**Exercise:** Produce the lines from the one containing "Telling Time Halves" through the end of the material exactly as they appear, both ends included, and leave the pictures out.

**Data segment:**
╔══
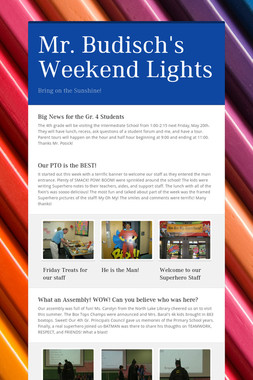 Mr. Budisch's Weekend Lights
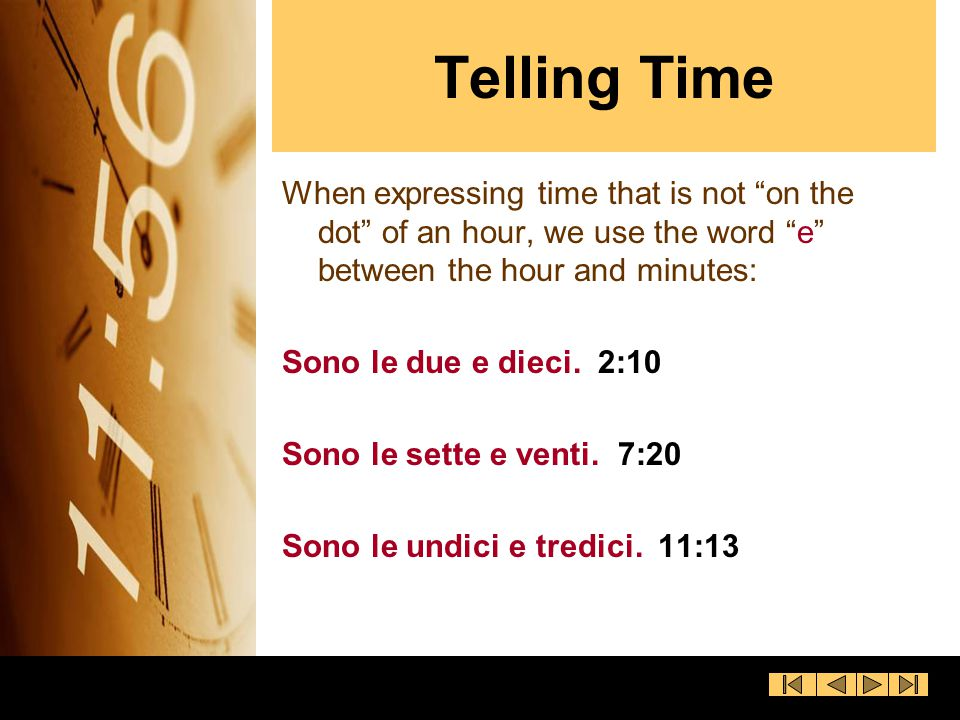 Telling Time Halves and Quarters In English, there are two ways to express half past an hour.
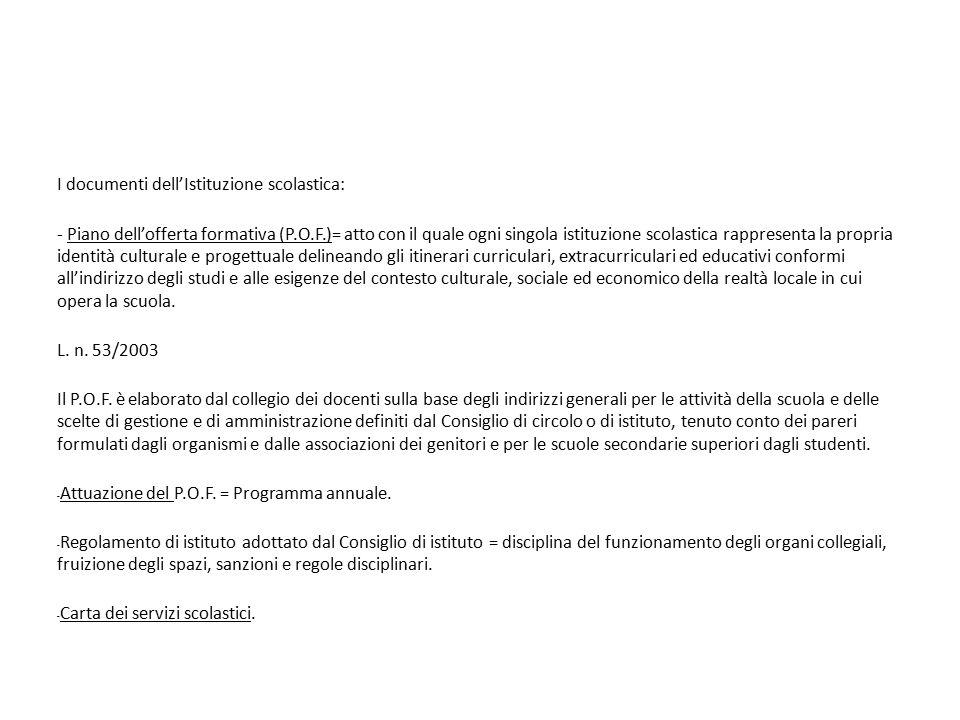 I documenti dell'Istituzione scolastica: - Piano dell'offerta formativa (P.O.F.)= atto con il quale ogni singola istituzione scolastica rappresenta la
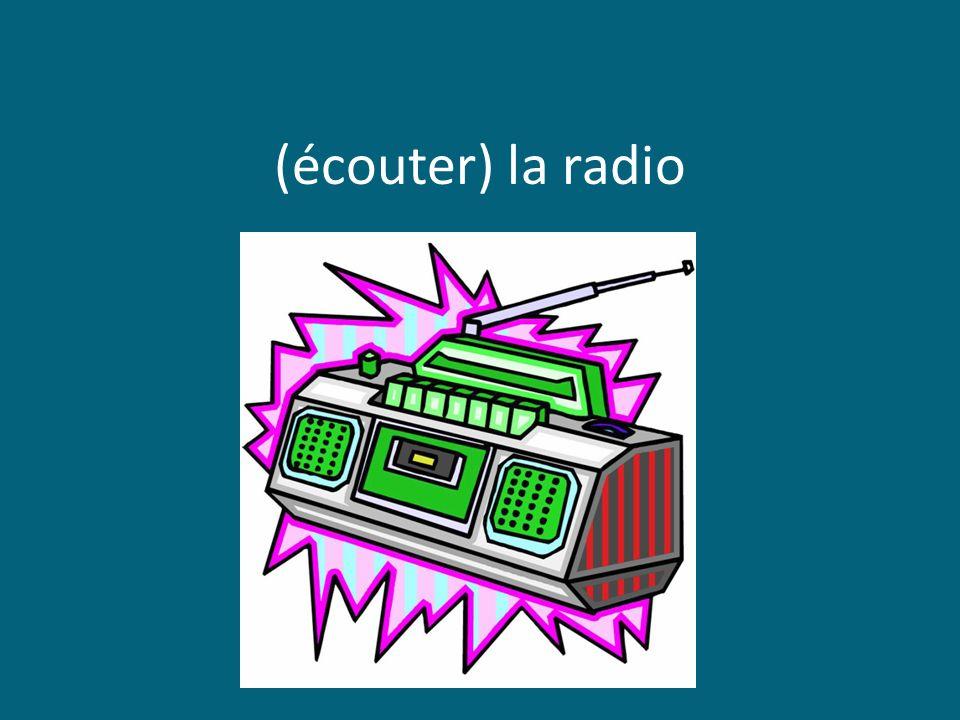 (écouter) la radio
╚══
**Result:**
 Telling Time Halves and Quarters In English, there are two ways to express half past an hour.
 I documenti dell'Istituzione scolastica: - Piano dell'offerta formativa (P.O.F.)= atto con il quale ogni singola istituzione scolastica rappresenta la
 (écouter) la radio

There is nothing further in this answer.